Hardiknas yang sejatinya adalah momentum untuk introspeksi diri tentang sejauh mana kita (seluruh elemen masyarakat) telah berkiprah dalam mengemban amanat,tugas dan tanggung jawab dalam melayani dan memenuhi hak dasar para anak bangsa dalam menerima pendidikan. Karena ‘’Mendidik adalah tanggung jawab setiap orang terdidik. Hal ini bermakna bahwa anak-anak yang tidak terdidik di Negeri ini adalah “dosa” setiap orang terdidik yang hidup di Republik ini’’.
Sejalan dengan ini, Ki Hajar Dewantara, seorang tokoh pendidikan Indonesia yang pemikirannya menjadi benih bertumbuhnya pendidikan Indonesia. Beliau mengumandangkan pemikirannya tentang pendidikan Indonesia, yaitu Ing Ngarso Sing Tulodo, Ing Madya Mangun Karso dan Tut Wuri Handayani, dan menerapkannya dalam sekolah Taman Siswa. Inisiatif tersebut menjadi awal bentuk reformasi pendidikan di Indonesia.

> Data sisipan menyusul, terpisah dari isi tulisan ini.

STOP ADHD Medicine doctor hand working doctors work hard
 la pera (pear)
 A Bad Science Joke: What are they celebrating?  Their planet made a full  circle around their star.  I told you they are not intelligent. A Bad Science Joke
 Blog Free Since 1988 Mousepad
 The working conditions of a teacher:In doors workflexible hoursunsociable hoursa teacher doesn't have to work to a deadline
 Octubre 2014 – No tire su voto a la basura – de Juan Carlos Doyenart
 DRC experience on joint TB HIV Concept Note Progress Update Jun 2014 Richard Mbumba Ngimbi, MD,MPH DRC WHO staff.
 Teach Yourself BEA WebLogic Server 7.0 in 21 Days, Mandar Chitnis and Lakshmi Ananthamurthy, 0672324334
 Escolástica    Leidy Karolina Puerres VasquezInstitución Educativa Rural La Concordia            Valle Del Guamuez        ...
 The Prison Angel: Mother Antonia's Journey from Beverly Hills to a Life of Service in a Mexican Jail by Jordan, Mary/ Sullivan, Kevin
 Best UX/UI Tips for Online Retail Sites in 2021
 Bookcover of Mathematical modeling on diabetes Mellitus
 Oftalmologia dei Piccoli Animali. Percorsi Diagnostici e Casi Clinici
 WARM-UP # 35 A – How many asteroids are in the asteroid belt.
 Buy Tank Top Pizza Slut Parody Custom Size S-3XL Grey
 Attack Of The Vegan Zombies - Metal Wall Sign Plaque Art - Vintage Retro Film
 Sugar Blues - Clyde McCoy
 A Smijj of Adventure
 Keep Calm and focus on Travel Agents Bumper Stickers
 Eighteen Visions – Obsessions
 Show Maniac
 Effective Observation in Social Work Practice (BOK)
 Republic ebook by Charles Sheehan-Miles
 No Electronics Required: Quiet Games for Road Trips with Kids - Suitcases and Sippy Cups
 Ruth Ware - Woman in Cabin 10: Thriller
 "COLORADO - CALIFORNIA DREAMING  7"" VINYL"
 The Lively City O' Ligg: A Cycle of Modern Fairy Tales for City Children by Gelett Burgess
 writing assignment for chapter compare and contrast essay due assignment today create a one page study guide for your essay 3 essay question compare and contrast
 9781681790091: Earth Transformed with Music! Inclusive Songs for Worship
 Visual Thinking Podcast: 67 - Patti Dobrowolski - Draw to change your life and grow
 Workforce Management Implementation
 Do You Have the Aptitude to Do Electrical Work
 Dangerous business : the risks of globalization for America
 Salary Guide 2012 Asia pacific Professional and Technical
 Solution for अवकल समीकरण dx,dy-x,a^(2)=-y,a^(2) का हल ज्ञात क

Jika Ki Hajar Dewantara berfokus pada pendidikan yang berbasiskan pada guru, maka tokoh pendidikan Indonesia lainnya, yaitu Moh. Syafei menggagas pendidikan keterampilan yang sarat dengan praktek melalui pendirian pusat pendidikan INS Kayu Tanam di Sumatera Barat, yang kemudian menjadi dasar pengembangan sekolah vokasi dan kejuruan di Indonesia. Nampaknya hari pendidikan nasional menjadi otokritik tersendiri bagi semua kalangan negeri ini. Kita setuju bahwa salah satu pihak yang harus dievaluasi kinerjanya adalah pemerintah/pemerintah daerah sebagai penyedia layanan pendidikan, penanggungjawab mutu pendidikan, pemilik otoritas ats penyelenggaraan pendidikan, dan sebagai pemilik modal dari jasa layanan pendidikan harus dapat memberikan jawaban atas kondisi pendidikn yg belum mencerdaskan di DAERAH ini.*
Penulis: PEMERHATI PENDIDIKAN, Dosen STKIP BIMA dan Ketua DPD KNPI Kabupaten Bima.